Problem 1 ▸
In the profile of Howard Kalleward, what award did he receive after his retirement?
Problem 2 ▸
Please copy the Howard Kalleward profile word for word, starting at "Maybe it wasn't" and ending at "makes perfect sense.".
Extract provided below:
Maybe it wasn't just a coincidence that Howard Kalleward was born the same year the Kalamazoo Community Foundation (KZCF) was established. In hindsight, it makes perfect sense.

It's been 33 years since he retired as executive director of KZCF, but the Wyndham resident at Heritage Community in Kalamazoo continued his community involvement. Today, he's a member of KZCF's Emeritus Council, is a trustee emeriti of the Irving S. Gilmore Foundation, and an emeritus member of the board of directors at the Kalamazoo Civic. He served as president of the Richard U. Light Foundation, as vice president of the Dorothy U. Dalton Foundation, and was active with the Kalamazoo Rotary Club and the Western Michigan University Foundation.

Following his retirement, Howard received the Award of Merit for Outstanding Leadership by the Association of Fundraising Professionals and continued his hobbies of golf and woodworking. Since moving to Wyndham, he has enjoyed keeping up with friends and family, watching golf and football on television, reading, and enjoying senior activities.
End of Extract provided.
Study material below:
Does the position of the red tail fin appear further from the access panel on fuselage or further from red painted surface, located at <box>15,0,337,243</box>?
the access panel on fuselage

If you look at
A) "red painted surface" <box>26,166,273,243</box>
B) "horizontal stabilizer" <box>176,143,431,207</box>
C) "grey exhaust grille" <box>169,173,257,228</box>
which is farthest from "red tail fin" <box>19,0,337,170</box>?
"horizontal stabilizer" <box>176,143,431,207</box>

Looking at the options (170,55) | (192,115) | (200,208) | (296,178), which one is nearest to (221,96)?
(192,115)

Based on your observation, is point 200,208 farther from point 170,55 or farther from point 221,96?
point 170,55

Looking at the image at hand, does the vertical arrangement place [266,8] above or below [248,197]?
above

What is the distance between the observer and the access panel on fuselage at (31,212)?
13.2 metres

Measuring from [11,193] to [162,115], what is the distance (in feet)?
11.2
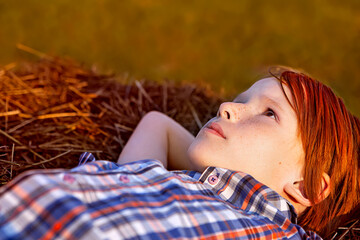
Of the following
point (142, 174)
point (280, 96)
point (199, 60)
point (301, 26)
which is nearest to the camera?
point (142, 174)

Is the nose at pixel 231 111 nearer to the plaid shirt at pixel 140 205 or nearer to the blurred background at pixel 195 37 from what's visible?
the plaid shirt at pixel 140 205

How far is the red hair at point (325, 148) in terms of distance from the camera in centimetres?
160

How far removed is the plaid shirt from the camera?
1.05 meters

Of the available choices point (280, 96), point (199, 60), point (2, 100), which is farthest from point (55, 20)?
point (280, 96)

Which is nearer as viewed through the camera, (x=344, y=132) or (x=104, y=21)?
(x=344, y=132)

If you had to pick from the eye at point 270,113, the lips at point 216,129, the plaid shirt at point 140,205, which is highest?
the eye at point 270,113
End of Study material.
Study material below:
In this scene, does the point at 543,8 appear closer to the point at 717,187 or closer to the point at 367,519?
End of Study material.
Study material below:
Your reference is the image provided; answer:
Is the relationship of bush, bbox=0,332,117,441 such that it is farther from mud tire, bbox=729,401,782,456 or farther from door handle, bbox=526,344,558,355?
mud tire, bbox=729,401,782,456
End of Study material.
Exercise answer 1 ▸
The Award of Merit for Outstanding Leadership from the Association of Fundraising Professionals.

Exercise answer 2 ▸
Maybe it wasn't just a coincidence that Howard Kalleward was born the same year the Kalamazoo Community Foundation (KZCF) was established. In hindsight, it makes perfect sense.